> [Written task 1]
In the records below, repeat the lines from the one containing "Within the depicted scene, how are" through the one containing "point (37, 22) →", both included, word for word.

> [Text to read]
EDITOR'S FOREWORD: SOMETHING OLD, SOMETHING BORROWED

It is a joy to reprint "Tomorrow," O'Neill's only published short story, which has waited too long for republication since its appearance in the June 1917 issue of The Seven Arts; and to follow it with the first half of Louis Sheaffer's correction of the biographical record, which first appeared in Comparative Drama, and which provides, on p. 20, an account of the events that inspired the 1917 narrative. Concurrent presentation of the pearl and the grain of sand is the happiest of accidents--and a particularly appropriate one, coming on the eve of the March 1984 conference on O'Neill's "early years." The Newsletter is proud to conclude its seventh year and volume so grandly, and to precede "Tomorrow" with a cover illustration by associate editor Marshall Brooks that skillfully combines the story's three major objects.

"TOMORROW," Marshall Brooks' tribute to O'Neill's short story that herewith returns to print after 66 years.

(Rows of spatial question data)
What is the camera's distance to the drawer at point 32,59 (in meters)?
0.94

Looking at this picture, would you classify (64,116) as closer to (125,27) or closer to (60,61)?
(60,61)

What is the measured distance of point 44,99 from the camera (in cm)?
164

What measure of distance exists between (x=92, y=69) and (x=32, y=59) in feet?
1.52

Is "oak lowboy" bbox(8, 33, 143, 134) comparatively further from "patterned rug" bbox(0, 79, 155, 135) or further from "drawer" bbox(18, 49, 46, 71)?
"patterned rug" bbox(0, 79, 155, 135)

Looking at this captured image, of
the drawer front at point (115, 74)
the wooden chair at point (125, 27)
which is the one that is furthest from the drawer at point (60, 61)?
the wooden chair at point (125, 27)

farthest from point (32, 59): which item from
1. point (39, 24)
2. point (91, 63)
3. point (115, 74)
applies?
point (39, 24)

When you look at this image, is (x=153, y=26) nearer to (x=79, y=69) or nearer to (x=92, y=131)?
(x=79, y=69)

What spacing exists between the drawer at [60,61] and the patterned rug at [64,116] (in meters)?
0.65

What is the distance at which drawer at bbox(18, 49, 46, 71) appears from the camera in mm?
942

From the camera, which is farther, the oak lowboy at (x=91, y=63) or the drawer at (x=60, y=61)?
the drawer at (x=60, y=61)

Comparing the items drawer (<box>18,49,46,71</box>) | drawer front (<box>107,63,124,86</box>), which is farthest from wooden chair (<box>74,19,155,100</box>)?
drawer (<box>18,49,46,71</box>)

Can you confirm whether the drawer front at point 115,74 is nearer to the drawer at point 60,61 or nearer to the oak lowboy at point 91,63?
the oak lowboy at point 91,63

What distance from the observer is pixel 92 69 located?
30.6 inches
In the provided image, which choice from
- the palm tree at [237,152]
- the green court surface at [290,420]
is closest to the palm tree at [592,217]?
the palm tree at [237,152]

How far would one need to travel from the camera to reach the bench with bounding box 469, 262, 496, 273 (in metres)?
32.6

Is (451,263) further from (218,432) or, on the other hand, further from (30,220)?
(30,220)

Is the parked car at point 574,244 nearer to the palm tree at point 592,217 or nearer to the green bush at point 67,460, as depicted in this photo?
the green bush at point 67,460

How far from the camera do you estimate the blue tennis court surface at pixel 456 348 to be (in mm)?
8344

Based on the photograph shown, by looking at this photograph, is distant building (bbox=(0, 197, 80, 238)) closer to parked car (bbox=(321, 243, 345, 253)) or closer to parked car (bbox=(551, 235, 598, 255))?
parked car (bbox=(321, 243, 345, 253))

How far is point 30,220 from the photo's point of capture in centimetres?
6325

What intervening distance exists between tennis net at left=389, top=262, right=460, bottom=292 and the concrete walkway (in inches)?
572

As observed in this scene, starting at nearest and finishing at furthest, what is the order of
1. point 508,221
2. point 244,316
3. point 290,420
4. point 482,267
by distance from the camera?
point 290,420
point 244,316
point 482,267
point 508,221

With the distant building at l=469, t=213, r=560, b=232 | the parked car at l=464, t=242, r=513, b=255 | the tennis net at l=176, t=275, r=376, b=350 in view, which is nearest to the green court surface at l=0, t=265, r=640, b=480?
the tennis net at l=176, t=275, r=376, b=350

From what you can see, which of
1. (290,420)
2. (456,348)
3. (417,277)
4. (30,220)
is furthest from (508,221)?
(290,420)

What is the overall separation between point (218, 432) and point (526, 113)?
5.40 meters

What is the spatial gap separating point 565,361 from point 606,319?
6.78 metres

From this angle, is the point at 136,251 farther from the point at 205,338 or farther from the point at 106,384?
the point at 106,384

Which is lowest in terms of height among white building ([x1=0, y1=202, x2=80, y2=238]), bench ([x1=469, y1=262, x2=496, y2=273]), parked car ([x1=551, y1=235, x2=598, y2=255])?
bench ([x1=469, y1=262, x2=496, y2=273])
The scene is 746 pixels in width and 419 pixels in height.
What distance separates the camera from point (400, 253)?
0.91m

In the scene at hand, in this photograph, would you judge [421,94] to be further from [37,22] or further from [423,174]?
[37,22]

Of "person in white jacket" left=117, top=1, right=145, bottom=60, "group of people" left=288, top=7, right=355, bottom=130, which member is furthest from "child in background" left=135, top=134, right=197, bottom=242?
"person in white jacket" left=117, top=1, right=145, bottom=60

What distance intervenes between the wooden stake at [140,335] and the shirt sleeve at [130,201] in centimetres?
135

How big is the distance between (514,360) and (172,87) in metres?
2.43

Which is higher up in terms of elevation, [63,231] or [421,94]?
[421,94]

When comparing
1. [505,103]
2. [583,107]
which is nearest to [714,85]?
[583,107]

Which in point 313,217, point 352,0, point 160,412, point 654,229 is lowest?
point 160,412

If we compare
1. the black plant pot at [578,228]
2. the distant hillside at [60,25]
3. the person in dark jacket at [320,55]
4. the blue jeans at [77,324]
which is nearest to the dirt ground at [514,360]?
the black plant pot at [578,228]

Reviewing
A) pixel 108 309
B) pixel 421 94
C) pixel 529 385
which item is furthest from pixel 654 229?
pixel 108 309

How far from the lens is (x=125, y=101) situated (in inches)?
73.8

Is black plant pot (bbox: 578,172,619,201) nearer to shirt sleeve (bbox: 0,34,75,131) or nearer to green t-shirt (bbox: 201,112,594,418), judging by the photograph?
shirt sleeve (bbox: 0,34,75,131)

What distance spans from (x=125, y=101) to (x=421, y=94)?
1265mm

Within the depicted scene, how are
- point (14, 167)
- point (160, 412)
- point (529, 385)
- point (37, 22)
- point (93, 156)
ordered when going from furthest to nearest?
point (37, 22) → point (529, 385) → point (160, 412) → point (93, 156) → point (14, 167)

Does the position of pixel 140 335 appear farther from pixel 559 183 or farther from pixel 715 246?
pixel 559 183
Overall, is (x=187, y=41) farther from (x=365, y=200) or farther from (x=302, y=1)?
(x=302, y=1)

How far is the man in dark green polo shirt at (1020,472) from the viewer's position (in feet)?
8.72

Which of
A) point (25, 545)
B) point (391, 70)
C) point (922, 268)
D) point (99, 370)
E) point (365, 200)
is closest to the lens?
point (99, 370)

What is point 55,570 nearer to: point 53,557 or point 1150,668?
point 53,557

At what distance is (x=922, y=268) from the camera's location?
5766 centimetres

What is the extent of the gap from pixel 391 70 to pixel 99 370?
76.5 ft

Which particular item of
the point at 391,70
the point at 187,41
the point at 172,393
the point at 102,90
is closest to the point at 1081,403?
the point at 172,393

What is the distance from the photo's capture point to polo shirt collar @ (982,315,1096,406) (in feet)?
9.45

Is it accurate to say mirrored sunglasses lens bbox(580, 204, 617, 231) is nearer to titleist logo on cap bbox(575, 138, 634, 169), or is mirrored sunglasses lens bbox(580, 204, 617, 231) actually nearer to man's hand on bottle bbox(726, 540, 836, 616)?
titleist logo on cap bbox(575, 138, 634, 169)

> [Written task 2]
Answer these questions from the editor's foreword above:
(a) In which magazine and issue did "Tomorrow" first appear?
(b) Where did Louis Sheaffer's correction of the biographical record first appear?
(c) After how many years does "Tomorrow" return to print?

> [Full response 1]
Within the depicted scene, how are
- point (14, 167)
- point (160, 412)
- point (529, 385)
- point (37, 22)
- point (93, 156)
ordered when going from furthest to nearest?
point (37, 22) → point (529, 385) → point (160, 412) → point (93, 156) → point (14, 167)

> [Full response 2]
(a) The June 1917 issue of The Seven Arts
(b) Comparative Drama
(c) 66 years